- _課題一覧_:
(1) 次の(a)〜(c)が大坂なおみに関する記事の内容と合うかどうかを「はい」か「いいえ」で答え、決め手となる記事の語句をそのまま引用すること。
(a) 大坂は3回戦でカサトキナにストレートで勝った。
(b) 大坂が全米オープンでベスト16に進んだのは、2020年以来初めてである。
(c) 大坂の世界ランクは一時期85位まで落ちた。
(2) 大坂なおみに関する記事のうち、「大坂が全米オープンでベスト1」を含む語句から始め、「だが、頂点を極めるスピードは速かったが、その椅子に長くはいられなかった。」で終わる部分を、一字も変えずに書き写すこと。
(3) 大坂なおみに関する記事を、最後の文の後から書き継ぐこと。

2025年8月31日、グランドスラムベスト16進出を決めた大阪なおみ(写真・アフロ)
強いなおみが帰ってきた──。
テニスのグランドスラム今季の最終戦、全米オープンが連日ニューヨークで熱戦を繰り広げている。8月30日(日本時間31日)には女子シングルス3回戦がおこなわれ、第23シードの大坂なおみが、第15シードのダリア・カサトキナ(豪州)を6-0、4-6、6-3のフルセットの末破り、ベスト16進出を決めた。
大坂が全米オープンでベスト16に進出したのは、2度めの優勝を果たした2020年以来、初めてのことだ。
大坂といえば、2016年、18歳の若さで世界ランキング47位となり、翌年にはトップ10の選手に初勝利を収め、2018年には男女を通じて日本人選手として初めて全米オープンで優勝した。その後はまさに飛ぶ鳥を落とす勢いで勝ち進み、2021年までの間に全米、全豪ともに2回の優勝を果たし、世界ランキングでも「日本人では夢のまた夢」と言われた1位を獲得した。
だが、頂点を極めるスピードは速かったが、その椅子に長くはいられなかった。
「大坂選手を支えていたコーチら “チーム大坂” とうまくいかなくなったことがきっかけでした。何度コーチを変えてもうまくいかず、それに加えてケガやメンタルの不調もあり、世界ランクは一時期85位まで落ちました。
さらに、出産も加わり、ツアーから離れることとなりました。出産後に元の体重や体力に戻すには時間もかかるし、大変な苦労を強いられます。まして大坂の場合は一度頂点を極めていますから、このまま引退するのでは、と囁かれたほどです。

- _提供資料_:
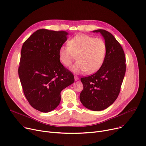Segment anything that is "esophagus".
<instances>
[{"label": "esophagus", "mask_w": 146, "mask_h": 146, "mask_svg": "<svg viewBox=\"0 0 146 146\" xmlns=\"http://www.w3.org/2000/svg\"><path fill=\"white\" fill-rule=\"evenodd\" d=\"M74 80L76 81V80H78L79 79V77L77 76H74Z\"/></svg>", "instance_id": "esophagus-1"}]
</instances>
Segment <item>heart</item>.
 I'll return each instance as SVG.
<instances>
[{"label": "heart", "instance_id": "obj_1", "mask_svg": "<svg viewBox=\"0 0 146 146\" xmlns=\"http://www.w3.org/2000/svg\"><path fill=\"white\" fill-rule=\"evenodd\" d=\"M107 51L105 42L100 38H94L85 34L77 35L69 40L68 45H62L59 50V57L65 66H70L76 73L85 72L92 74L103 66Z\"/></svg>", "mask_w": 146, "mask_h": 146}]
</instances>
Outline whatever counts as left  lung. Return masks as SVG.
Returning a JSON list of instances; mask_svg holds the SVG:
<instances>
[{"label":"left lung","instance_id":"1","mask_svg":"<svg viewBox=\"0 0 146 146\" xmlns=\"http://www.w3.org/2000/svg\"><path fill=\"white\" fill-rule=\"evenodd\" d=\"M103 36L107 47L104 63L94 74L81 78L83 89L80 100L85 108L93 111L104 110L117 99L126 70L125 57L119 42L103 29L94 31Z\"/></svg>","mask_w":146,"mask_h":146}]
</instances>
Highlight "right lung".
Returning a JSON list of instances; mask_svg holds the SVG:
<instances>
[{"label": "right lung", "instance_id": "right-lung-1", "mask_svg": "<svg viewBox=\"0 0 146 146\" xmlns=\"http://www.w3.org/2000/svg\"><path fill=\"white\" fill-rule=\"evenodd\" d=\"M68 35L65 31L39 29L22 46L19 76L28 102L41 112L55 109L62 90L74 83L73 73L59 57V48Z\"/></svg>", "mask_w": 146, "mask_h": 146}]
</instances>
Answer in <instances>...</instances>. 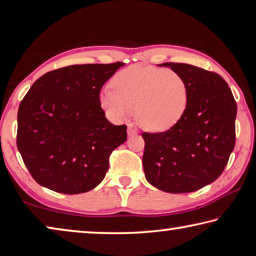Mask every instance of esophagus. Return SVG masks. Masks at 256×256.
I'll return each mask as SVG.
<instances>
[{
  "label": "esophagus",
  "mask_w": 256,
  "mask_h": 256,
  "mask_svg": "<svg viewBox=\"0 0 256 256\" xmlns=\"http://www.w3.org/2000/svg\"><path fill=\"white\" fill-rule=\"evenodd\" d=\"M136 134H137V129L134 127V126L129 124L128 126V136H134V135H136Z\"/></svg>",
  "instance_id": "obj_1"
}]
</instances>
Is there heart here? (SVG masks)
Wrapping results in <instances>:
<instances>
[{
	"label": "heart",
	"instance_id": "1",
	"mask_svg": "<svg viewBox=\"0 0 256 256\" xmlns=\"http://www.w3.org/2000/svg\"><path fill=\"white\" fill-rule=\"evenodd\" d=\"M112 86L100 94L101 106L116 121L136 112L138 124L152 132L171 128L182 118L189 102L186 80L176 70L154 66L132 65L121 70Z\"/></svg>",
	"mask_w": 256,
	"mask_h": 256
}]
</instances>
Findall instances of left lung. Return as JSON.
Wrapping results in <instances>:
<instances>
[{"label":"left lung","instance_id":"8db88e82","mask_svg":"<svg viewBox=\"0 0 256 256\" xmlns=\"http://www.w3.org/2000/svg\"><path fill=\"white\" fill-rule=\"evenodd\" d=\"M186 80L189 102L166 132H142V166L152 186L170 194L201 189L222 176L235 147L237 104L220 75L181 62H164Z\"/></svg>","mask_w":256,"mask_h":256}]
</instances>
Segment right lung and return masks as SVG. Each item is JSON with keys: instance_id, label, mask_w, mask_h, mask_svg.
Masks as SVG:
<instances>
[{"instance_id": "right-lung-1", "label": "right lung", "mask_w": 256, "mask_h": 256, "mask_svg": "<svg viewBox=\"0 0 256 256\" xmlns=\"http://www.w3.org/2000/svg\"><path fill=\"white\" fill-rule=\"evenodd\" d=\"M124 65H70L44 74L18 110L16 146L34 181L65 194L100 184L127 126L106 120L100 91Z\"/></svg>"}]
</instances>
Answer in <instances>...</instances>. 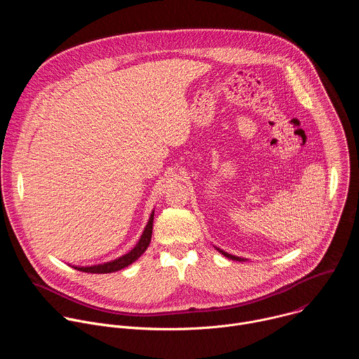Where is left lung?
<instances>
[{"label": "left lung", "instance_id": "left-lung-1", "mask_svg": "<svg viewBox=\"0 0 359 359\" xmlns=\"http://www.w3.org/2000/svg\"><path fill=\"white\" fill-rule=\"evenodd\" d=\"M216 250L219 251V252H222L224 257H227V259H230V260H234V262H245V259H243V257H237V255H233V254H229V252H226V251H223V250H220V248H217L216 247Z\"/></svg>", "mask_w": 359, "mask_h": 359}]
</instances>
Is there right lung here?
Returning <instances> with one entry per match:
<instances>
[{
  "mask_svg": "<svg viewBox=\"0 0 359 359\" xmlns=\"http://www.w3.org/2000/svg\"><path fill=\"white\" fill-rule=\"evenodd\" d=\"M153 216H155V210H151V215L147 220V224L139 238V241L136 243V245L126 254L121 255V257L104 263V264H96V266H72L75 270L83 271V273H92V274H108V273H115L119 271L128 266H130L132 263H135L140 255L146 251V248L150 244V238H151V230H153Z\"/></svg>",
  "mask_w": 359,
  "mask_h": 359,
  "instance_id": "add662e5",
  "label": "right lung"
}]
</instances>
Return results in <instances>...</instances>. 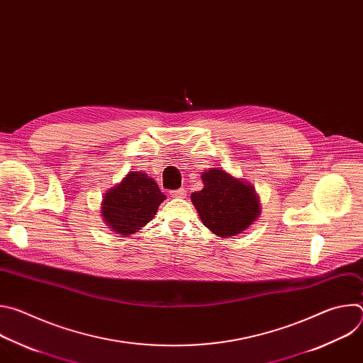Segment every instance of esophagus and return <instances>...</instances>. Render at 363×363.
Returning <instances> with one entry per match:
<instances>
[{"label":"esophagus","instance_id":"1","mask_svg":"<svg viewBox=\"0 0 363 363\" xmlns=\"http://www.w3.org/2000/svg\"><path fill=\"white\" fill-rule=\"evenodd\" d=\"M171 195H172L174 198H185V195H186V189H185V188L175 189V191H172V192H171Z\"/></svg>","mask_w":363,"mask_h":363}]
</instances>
--
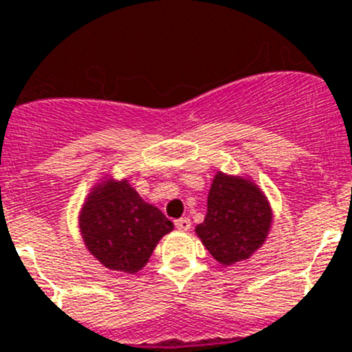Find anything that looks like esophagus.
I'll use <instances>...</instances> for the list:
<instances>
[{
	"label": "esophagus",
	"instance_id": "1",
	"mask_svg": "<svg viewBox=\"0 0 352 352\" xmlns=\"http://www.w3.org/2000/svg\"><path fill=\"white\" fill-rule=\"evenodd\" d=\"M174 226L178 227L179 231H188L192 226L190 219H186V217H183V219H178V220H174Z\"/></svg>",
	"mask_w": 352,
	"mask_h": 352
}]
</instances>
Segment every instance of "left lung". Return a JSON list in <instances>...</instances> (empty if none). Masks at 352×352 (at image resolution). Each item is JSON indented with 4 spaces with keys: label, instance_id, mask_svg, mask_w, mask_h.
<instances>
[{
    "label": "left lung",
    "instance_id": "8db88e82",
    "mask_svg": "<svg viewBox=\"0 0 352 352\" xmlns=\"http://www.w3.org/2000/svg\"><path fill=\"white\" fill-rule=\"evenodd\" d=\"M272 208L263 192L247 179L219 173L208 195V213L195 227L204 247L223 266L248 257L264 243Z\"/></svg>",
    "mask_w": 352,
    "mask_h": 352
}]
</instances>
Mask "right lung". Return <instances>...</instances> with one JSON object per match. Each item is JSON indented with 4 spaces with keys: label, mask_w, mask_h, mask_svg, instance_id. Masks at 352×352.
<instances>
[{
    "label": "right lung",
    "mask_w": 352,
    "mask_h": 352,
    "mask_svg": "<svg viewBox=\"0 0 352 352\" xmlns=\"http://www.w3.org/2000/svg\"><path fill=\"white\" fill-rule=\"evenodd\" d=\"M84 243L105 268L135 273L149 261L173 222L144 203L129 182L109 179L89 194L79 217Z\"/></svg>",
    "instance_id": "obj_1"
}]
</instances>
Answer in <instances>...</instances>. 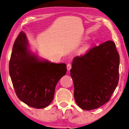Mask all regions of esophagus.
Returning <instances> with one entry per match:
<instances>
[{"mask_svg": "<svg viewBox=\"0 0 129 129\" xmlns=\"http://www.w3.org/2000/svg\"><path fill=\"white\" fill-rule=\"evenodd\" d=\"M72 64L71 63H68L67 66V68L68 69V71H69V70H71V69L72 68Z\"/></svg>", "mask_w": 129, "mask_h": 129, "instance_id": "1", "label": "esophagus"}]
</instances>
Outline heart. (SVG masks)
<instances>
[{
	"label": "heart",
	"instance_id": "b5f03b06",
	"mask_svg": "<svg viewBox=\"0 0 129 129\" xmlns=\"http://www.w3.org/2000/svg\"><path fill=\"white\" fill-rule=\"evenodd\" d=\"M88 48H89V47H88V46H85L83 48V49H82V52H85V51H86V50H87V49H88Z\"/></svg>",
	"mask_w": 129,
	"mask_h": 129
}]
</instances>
---
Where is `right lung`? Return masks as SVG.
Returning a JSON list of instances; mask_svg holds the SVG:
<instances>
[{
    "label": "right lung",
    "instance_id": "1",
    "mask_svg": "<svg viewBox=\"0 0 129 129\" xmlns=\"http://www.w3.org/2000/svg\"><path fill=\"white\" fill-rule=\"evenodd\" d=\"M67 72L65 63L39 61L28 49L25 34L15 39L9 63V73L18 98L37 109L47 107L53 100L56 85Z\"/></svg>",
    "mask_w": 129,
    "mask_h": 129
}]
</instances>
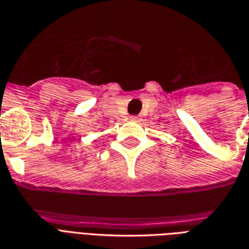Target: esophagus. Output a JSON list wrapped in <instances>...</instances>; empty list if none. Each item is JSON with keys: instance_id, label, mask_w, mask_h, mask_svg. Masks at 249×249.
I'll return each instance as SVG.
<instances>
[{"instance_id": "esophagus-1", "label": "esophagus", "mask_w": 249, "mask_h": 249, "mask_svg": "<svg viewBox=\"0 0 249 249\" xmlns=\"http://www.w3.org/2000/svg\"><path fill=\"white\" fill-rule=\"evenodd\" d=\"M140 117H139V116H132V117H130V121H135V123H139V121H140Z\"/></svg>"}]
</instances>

- _回答一覧_:
(1)
(a) いいえ。「6-0、4-6、6-3のフルセットの末破り」
(b) はい。「2度めの優勝を果たした2020年以来、初めてのことだ」
(c) はい。「世界ランクは一時期85位まで落ちました」

(2)
大坂が全米オープンでベスト16に進出したのは、2度めの優勝を果たした2020年以来、初めてのことだ。
大坂といえば、2016年、18歳の若さで世界ランキング47位となり、翌年にはトップ10の選手に初勝利を収め、2018年には男女を通じて日本人選手として初めて全米オープンで優勝した。その後はまさに飛ぶ鳥を落とす勢いで勝ち進み、2021年までの間に全米、全豪ともに2回の優勝を果たし、世界ランキングでも「日本人では夢のまた夢」と言われた1位を獲得した。
だが、頂点を極めるスピードは速かったが、その椅子に長くはいられなかった。

(3)
しかし、苦しいトレーニングをやり続け、ようやく世界の舞台に帰ってくることができました。これまで苦労していたコーチ問題も、今夏にポーランド人のトーマス・ビクトロウスキ氏を招きましたが、これがうまくいったようです。彼は世界ランク2位のイガ・シフィオンテクを育てた実績がありますから。
大坂選手としても、彼に任すことで安心感を得たようです。プレー内容もこれまでパワーを前面に押し出していましたが、今大会では緩急をつけたテニスをできています」(テニスライター)
楽しみなのは、次戦のベスト8を賭けた一戦。相手は第3シードのココ・ガウフ(アメリカ)だ。彼女はちょっとした “因縁” がある相手でもある。
2人はこれまで5回対戦し、ガウフの3勝2敗だが、“事件” は2019年全米オープンで起きた。このとき大坂は世界1位。ガウフは将来を嘱望された存在だったが、まだ15歳。結果は大坂の6-3、6-0となり、完敗したガウフは号泣した。
試合後、インタビューを受けるのは勝者だけだが、涙に暮れるガウフを見て、大坂は一緒にインタビューを受けることを提案する。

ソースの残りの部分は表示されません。